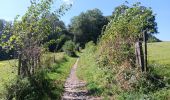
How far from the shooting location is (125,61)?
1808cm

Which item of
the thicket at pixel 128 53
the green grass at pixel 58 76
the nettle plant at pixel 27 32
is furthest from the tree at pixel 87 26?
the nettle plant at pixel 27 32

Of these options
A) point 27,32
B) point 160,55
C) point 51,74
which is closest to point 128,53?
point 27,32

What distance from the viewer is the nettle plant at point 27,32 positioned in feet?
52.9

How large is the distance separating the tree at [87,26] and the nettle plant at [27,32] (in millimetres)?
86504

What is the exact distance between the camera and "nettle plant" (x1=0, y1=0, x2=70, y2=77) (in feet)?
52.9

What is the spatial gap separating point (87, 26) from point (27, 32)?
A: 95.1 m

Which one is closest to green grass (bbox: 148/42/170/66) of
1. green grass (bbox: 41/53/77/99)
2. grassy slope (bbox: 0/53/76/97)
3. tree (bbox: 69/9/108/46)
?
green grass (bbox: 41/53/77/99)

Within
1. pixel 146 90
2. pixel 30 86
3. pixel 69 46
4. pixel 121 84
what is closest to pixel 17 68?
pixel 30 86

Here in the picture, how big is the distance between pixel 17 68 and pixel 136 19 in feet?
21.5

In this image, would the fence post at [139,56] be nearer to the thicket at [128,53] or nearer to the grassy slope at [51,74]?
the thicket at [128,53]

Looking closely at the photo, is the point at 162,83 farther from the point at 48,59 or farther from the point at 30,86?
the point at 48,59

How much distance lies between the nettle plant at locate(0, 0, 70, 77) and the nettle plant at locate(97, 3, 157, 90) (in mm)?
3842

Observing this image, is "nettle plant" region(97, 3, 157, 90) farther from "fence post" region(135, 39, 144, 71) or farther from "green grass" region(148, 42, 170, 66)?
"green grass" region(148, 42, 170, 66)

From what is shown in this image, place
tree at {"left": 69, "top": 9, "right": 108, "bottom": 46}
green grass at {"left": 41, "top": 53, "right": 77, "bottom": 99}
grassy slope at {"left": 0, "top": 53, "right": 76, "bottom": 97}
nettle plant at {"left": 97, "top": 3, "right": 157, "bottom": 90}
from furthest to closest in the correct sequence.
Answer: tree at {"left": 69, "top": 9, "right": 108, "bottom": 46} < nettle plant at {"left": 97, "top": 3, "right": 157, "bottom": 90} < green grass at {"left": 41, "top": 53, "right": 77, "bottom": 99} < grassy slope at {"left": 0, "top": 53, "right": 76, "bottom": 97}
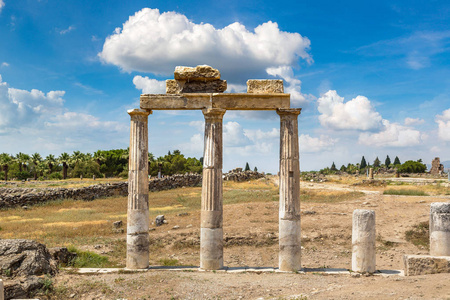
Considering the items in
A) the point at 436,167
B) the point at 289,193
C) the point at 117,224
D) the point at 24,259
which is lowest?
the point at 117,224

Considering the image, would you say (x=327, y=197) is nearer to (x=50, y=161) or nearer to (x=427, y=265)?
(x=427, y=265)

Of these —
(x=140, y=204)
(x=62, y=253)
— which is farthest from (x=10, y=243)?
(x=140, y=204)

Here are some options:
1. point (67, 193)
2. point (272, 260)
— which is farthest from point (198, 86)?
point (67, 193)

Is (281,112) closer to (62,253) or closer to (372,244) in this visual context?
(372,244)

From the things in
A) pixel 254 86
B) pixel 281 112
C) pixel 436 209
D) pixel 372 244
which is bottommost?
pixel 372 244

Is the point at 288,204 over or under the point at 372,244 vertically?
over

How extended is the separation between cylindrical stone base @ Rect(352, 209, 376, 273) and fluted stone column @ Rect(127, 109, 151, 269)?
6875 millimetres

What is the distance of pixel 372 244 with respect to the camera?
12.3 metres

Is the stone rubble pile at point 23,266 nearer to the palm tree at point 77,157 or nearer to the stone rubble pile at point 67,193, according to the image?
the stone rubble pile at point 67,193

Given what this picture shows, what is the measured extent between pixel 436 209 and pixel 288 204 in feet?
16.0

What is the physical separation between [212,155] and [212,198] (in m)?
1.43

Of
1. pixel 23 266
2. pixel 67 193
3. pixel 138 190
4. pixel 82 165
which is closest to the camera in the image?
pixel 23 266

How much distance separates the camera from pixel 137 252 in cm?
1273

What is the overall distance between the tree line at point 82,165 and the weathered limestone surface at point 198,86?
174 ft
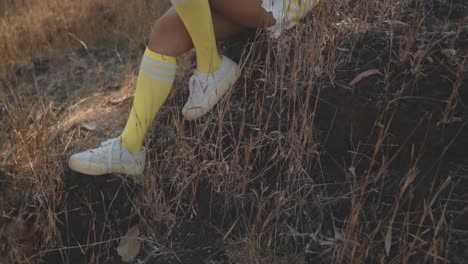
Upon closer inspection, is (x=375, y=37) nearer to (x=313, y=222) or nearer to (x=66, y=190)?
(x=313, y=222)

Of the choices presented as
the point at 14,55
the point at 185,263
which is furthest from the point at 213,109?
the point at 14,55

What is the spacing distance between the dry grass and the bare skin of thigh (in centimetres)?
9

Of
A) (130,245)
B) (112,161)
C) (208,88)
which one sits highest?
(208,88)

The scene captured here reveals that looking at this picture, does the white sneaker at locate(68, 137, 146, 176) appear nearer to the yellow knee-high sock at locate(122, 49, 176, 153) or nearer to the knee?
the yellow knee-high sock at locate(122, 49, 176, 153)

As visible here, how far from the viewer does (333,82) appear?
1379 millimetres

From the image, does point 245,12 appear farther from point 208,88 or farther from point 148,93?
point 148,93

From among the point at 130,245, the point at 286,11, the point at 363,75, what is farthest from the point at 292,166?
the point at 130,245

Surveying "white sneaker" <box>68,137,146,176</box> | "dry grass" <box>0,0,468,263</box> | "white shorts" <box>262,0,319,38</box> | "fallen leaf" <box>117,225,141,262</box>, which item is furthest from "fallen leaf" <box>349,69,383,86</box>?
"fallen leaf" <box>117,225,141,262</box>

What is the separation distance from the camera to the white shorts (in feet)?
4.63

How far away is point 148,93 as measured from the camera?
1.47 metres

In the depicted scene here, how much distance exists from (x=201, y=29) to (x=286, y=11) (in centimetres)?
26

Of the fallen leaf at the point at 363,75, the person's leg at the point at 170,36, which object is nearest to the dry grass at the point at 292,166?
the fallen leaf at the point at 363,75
|---|
Please reproduce the listing above word for word, leaving out the pictures.

RESPONSE TO THIS EXERCISE:
How far from the shooting location is (125,61)?
1808cm

Which item of
the thicket at pixel 128 53
the green grass at pixel 58 76
the nettle plant at pixel 27 32
is furthest from the tree at pixel 87 26?
the nettle plant at pixel 27 32

Of these options
A) point 27,32
B) point 160,55
C) point 51,74
which is closest to point 128,53?
point 27,32

What distance from the viewer is the nettle plant at point 27,32 positioned in feet?
52.9

How large is the distance separating the tree at [87,26] and the nettle plant at [27,32] (in millimetres)?
86504

What is the exact distance between the camera and "nettle plant" (x1=0, y1=0, x2=70, y2=77) (in feet)?
52.9

What is the spatial gap separating point (87, 26) from point (27, 32)?
A: 95.1 m

Which one is closest to green grass (bbox: 148/42/170/66) of
1. green grass (bbox: 41/53/77/99)
2. grassy slope (bbox: 0/53/76/97)
3. tree (bbox: 69/9/108/46)
?
green grass (bbox: 41/53/77/99)

Within
1. pixel 146 90
2. pixel 30 86
3. pixel 69 46
4. pixel 121 84
what is closest to pixel 17 68?
pixel 30 86

Here in the picture, how big is the distance between pixel 17 68 and pixel 136 19 in feet?
21.5

In this image, would the fence post at [139,56] be nearer to the thicket at [128,53] or nearer to the grassy slope at [51,74]?
the thicket at [128,53]

Looking closely at the photo, is the point at 162,83 farther from the point at 48,59 or farther from the point at 30,86?
the point at 48,59

How much distance lies between the nettle plant at locate(0, 0, 70, 77) and the nettle plant at locate(97, 3, 157, 90) (in mm)?
3842

Observing this image, is "nettle plant" region(97, 3, 157, 90) farther from "fence post" region(135, 39, 144, 71) or farther from "green grass" region(148, 42, 170, 66)?
"green grass" region(148, 42, 170, 66)

From what is shown in this image, place
tree at {"left": 69, "top": 9, "right": 108, "bottom": 46}
green grass at {"left": 41, "top": 53, "right": 77, "bottom": 99}
grassy slope at {"left": 0, "top": 53, "right": 76, "bottom": 97}
nettle plant at {"left": 97, "top": 3, "right": 157, "bottom": 90}
from furthest to closest in the correct sequence.
Answer: tree at {"left": 69, "top": 9, "right": 108, "bottom": 46} < nettle plant at {"left": 97, "top": 3, "right": 157, "bottom": 90} < green grass at {"left": 41, "top": 53, "right": 77, "bottom": 99} < grassy slope at {"left": 0, "top": 53, "right": 76, "bottom": 97}
Considering the items in
A) the point at 436,167
B) the point at 289,193
C) the point at 117,224
D) the point at 24,259
which is lowest?
the point at 117,224

Considering the image, would you say (x=327, y=197) is nearer to (x=50, y=161) or nearer to (x=427, y=265)?
(x=427, y=265)

Of these —
(x=140, y=204)
(x=62, y=253)
— which is farthest from (x=10, y=243)?
(x=140, y=204)

Here are some options:
1. point (67, 193)
2. point (272, 260)
— which is farthest from point (198, 86)?
point (67, 193)

Is (281,112) closer to (62,253) or closer to (372,244) in this visual context?
(372,244)

From the things in
A) pixel 254 86
B) pixel 281 112
C) pixel 436 209
D) pixel 372 244
which is bottommost?
pixel 372 244

Is the point at 288,204 over or under the point at 372,244 vertically?
over

How extended is the separation between cylindrical stone base @ Rect(352, 209, 376, 273) and fluted stone column @ Rect(127, 109, 151, 269)?
6875 millimetres

What is the distance of pixel 372 244 with respect to the camera?
12.3 metres

Is the stone rubble pile at point 23,266 nearer to the palm tree at point 77,157 or nearer to the stone rubble pile at point 67,193, according to the image?
the stone rubble pile at point 67,193

Given what this picture shows, what is the measured extent between pixel 436 209 and pixel 288 204 in feet?
16.0

What is the physical separation between [212,155] and [212,198] (in m)?
1.43

Of
1. pixel 23 266
2. pixel 67 193
3. pixel 138 190
4. pixel 82 165
which is closest to the camera in the image?
pixel 23 266

How much distance separates the camera from pixel 137 252 in cm?
1273

What is the overall distance between the tree line at point 82,165 and the weathered limestone surface at point 198,86?
174 ft
Upon closer inspection, is (x=375, y=37) nearer to (x=313, y=222) or nearer to (x=66, y=190)?
(x=313, y=222)

Of the choices presented as
the point at 14,55
the point at 185,263
which is furthest from the point at 213,109?
the point at 14,55

What is the spacing distance between the dry grass and the bare skin of thigh (in centimetres)?
9

Of
A) (130,245)
B) (112,161)
C) (208,88)
which one sits highest?
(208,88)

The scene captured here reveals that looking at this picture, does the white sneaker at locate(68, 137, 146, 176) appear nearer to the yellow knee-high sock at locate(122, 49, 176, 153) or nearer to the knee?
the yellow knee-high sock at locate(122, 49, 176, 153)

As visible here, how far from the viewer does (333,82) appear?
1379 millimetres

From the image, does point 245,12 appear farther from point 208,88 or farther from point 148,93?
point 148,93

From among the point at 130,245, the point at 286,11, the point at 363,75, what is farthest from the point at 292,166?
the point at 130,245

Surveying "white sneaker" <box>68,137,146,176</box> | "dry grass" <box>0,0,468,263</box> | "white shorts" <box>262,0,319,38</box> | "fallen leaf" <box>117,225,141,262</box>, which item is furthest from "fallen leaf" <box>349,69,383,86</box>?
"fallen leaf" <box>117,225,141,262</box>

What is the separation distance from the camera to the white shorts (in feet)?
4.63

How far away is point 148,93 as measured from the camera?
1.47 metres

In the depicted scene here, how much distance exists from (x=201, y=29) to (x=286, y=11) (in centimetres)?
26

Of the fallen leaf at the point at 363,75, the person's leg at the point at 170,36, which object is nearest to the dry grass at the point at 292,166?
the fallen leaf at the point at 363,75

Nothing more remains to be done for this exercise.